Qualitätsjournalismus

02. 02. 2014

 

Liebe Angela!


Wach ich neulich nachts auf so gegen 4 und krich n Schrecken und denk, oh Gott, der Qualitätsjournalismus. Von Qualitätsjournalismus kann in paa Jahren keiner mehr leben! Da konnte ich nich mehr weiterschlafen und hab gleich angefangen mit recherchieren. Qualitätsjournalismus, soviel habich sofort herausgefunden, is sowat Ähnliches wie Kultur. Jeder hattet, und zwar mehr wie alle anderen, aber Genaueres kann Dir keiner sagen.
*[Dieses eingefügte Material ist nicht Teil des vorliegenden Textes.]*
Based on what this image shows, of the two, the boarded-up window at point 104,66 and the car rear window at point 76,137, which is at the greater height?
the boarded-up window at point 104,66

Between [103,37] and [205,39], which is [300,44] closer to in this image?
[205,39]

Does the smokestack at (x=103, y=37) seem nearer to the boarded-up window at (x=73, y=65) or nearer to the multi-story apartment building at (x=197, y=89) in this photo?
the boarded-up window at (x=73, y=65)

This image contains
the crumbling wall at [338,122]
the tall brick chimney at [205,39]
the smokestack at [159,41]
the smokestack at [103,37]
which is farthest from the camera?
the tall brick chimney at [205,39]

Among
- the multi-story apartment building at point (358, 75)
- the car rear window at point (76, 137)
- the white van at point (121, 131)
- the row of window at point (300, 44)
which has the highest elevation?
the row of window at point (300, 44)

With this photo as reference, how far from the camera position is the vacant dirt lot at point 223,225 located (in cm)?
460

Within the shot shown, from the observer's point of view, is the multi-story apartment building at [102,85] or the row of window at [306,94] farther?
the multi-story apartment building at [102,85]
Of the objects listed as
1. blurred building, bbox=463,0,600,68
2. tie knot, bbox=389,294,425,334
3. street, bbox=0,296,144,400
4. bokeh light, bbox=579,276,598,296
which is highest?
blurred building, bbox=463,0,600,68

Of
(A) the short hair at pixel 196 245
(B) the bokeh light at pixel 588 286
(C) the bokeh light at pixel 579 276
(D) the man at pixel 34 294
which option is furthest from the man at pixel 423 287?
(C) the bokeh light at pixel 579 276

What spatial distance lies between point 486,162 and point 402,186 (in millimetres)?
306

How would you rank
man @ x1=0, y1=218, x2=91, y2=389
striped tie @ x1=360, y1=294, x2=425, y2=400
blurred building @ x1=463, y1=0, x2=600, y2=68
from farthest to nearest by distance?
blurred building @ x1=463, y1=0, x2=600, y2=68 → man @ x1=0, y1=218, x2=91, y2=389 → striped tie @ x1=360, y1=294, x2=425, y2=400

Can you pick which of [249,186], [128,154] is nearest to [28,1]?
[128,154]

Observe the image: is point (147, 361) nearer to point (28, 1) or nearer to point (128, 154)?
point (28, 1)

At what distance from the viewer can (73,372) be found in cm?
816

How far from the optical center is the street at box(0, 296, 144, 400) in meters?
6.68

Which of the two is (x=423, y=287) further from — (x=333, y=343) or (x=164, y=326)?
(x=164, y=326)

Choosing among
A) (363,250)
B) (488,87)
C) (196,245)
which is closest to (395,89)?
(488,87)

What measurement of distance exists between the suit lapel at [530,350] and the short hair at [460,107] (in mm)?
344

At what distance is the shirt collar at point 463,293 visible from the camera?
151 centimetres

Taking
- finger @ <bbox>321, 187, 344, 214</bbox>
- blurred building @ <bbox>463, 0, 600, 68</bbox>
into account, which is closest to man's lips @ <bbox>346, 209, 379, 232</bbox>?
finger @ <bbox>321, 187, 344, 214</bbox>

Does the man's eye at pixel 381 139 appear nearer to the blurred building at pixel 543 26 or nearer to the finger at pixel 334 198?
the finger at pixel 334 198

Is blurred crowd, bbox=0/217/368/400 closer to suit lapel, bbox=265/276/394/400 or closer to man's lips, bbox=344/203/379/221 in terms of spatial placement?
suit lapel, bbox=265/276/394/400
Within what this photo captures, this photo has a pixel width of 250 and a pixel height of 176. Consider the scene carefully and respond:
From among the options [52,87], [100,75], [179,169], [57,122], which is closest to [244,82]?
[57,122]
Wat Qualitätsjournalismus wirklich is, lässt sich am besten an ein Beispiel verdeutlichen. Angenommen, Du wills ein Koalitionspartner abstrafen. Da hasse ja mehrere Möchlichkeiten. Zum Beispiel kannße selbs n Interview für ein Qualitätsjournalisten vonne Bild geben und den Koalitionspartner als Idioten darstellen lassen. Oder Du kanns den Koalitionspartner zum ZDF delegieren, wo er sich mit Laber-Drohnen bis zur Kernschmelze rumplagen kann. Und da siehße den Unterschied. Wenne die Qualität von die Qualitätsjournalisten vorher kennß, kannße die Demontage qualitativ bestimmen. Für n paa Tage, Wochen, Monate oder für immer. Soll er selbs schuld sein oder andere? Kann man alles locker rückgängich machen, wenn der Schuss nach hinten losgeht? (Die Qualität hat nich gestimmt.) Dat is Qualitätsjournalismus, Angela, so dat Ergebnis meiner Forschung.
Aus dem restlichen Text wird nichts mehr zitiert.